In between Entourage and Judd Apatow’s latest flick, the Saturday Night Live vet tackles something gag-free: Off-Loop theatre.

“Every time I come back here, I feel like myself,” says Nora Dunn, a native Chicagoan, who spent much of the 1980s playing characters like the big-haired, lounge-singing Liz Sweeney on Saturday Night Live. When she left SNL in 1990, Dunn moved to L.A., and racked up roles in TV shows such as Entourage.

But in the summer of 2007, the comedienne moved back to Chicago. “I didn’t want my life to pass without ever going home,” she says. “I can still do movies and go to auditions.” (One project she’s been working on lately is Pineapple Express, produced by Hollywood wunderkind Judd Apatow and starring Seth Rogen, set to be released in the summer.)

Dunn’s homecoming has offered her a chance to do something different: work in the theatre. In February, she makes her full-length directorial debut with the dark comedy Augusta at American Theater Company. “I had just moved back and I ran into [ATC ensemble member] John Möhrlein. He asked me what I was going to do here, and I said, ‘I might want to find something to direct.’ A light bulb went off over his head.”

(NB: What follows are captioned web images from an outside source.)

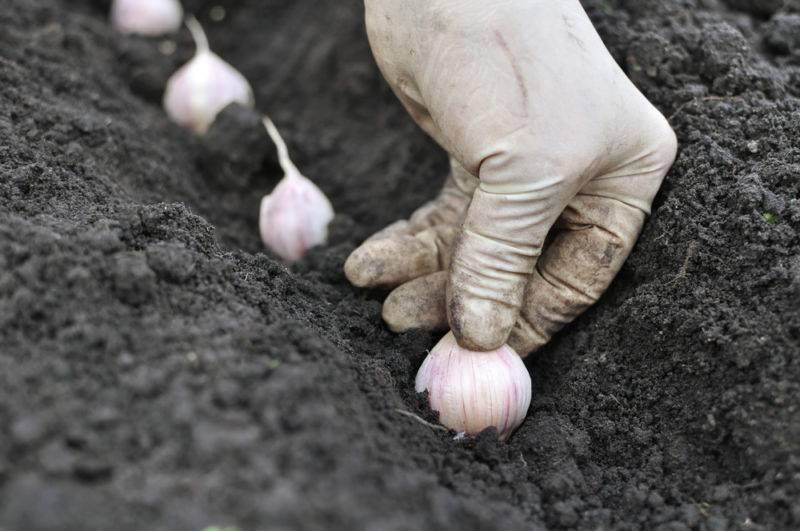 Когда в 2021 году выкапывать чеснок, посаженный под зиму, в подмосковье: благоприятные дни и способы хранения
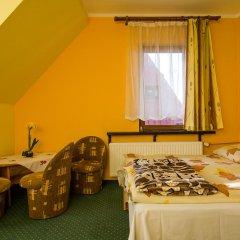 Отель Willa Marysieńka Стандартный номер фото 18
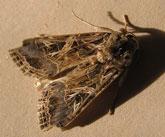 spodoptera_littoralis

Written by Richard Dresser, Augusta chronicles the schemes and battles within a housekeeping service. “It’s a very smartly written, fast-paced look at how corporate business strategy affects the working class,” says P. J. Paparelli, ATC’s artistic director. “Nora grew up working class, knows Chicago, and loves the theatre. We’re clearly in good hands.”

Over a glass of wine at the cozy Enoteca Roma in Wicker Park, Dunn talks about her reacclimation to Midwestern weather, as well as what she has determined as the local comedy aesthetic. “Chicago humor is about the refrigerator repairman who stoops over and you can see the crack in his butt,” says the West Side native, who grew up listening to Nichols and May records and studied painting at the Art Institute of Chicago. “When Dan Aykroyd did that on Saturday Night Live, that was Midwestern humor. It’s about the characters from
your neighborhood.”

One character whom Dunn doesn’t plan on reenacting anytime soon is Liz Sweeney, despite Internet rumors that she and SNL compatriot Jan Hooks will revive the act. “That’s a fantasy,” says Dunn. “Liz Sweeney got married and divorced and kept her husband’s first name, which is Todd, so she’s Liz Sweeney-Todd. She’s playing the continental breakfast circuit now.”